» Dataset records:
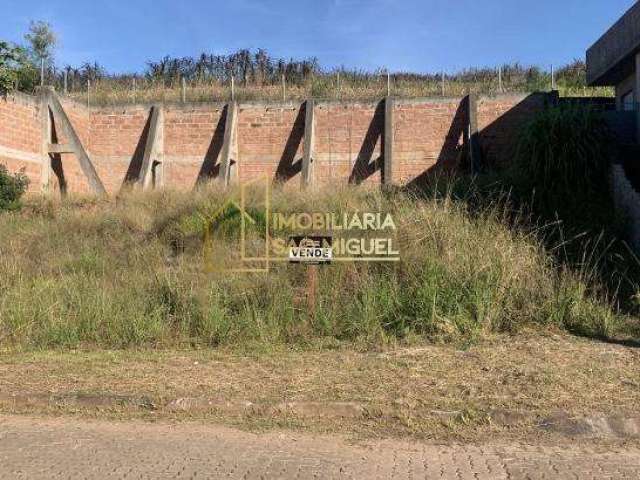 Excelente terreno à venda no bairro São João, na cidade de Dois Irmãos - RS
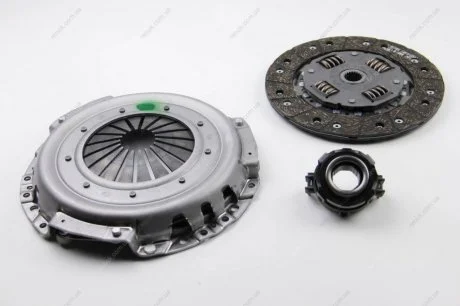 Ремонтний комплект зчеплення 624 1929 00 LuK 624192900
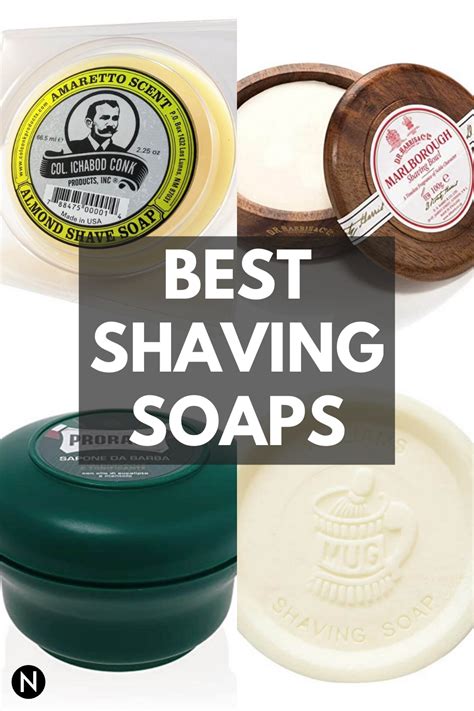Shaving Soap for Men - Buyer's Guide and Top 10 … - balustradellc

* * *

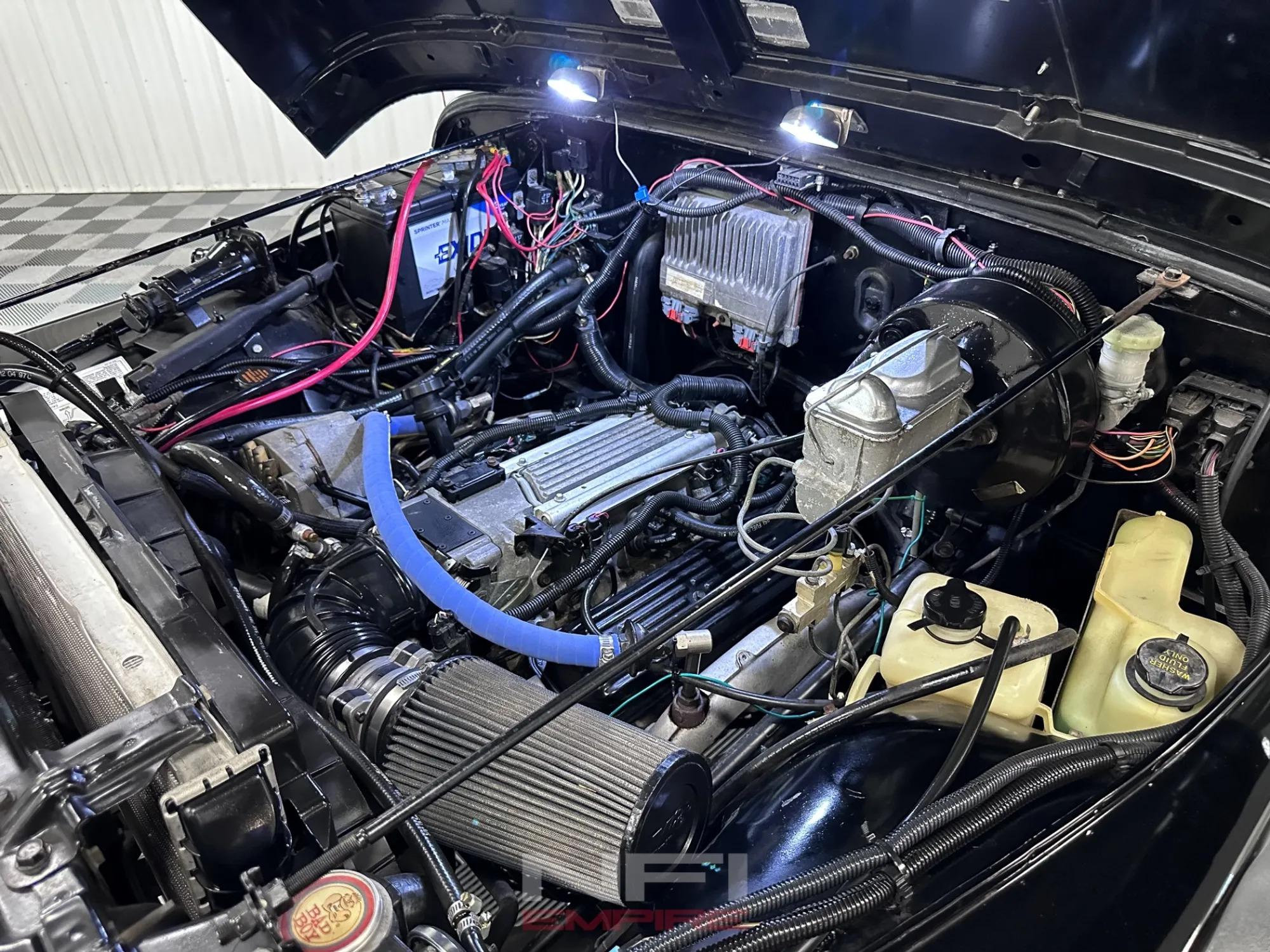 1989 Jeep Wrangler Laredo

...

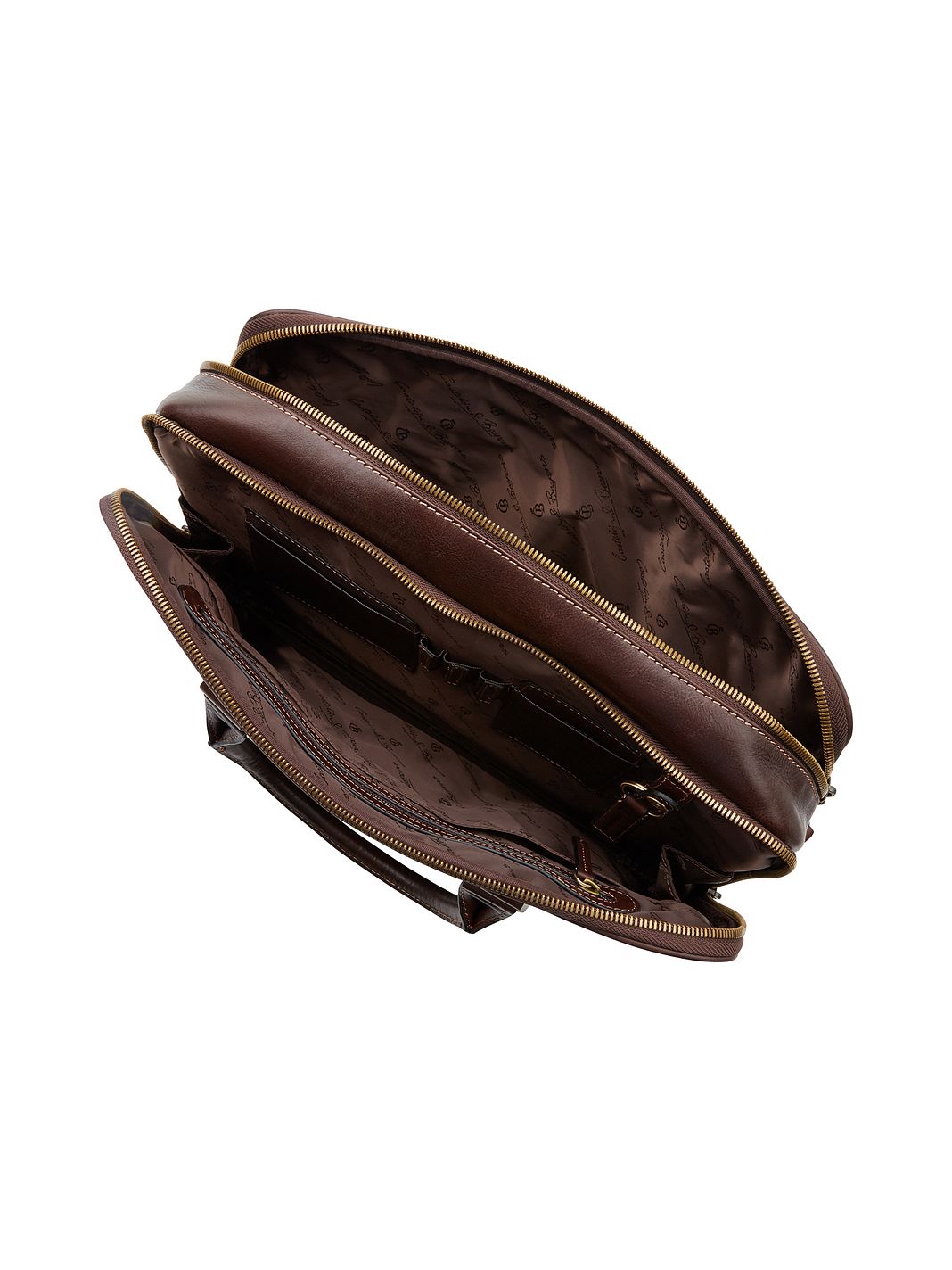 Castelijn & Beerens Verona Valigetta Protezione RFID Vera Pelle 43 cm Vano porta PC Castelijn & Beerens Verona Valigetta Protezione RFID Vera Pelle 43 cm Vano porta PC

» What to do: Print, exactly, each line above from the one with "Excelente terreno à" to the one with "Shaving Soap for", end lines included. Leave pictures out of it.

» The answer:
 Excelente terreno à venda no bairro São João, na cidade de Dois Irmãos - RS
 Ремонтний комплект зчеплення 624 1929 00 LuK 624192900
Shaving Soap for Men - Buyer's Guide and Top 10 … - balustradellc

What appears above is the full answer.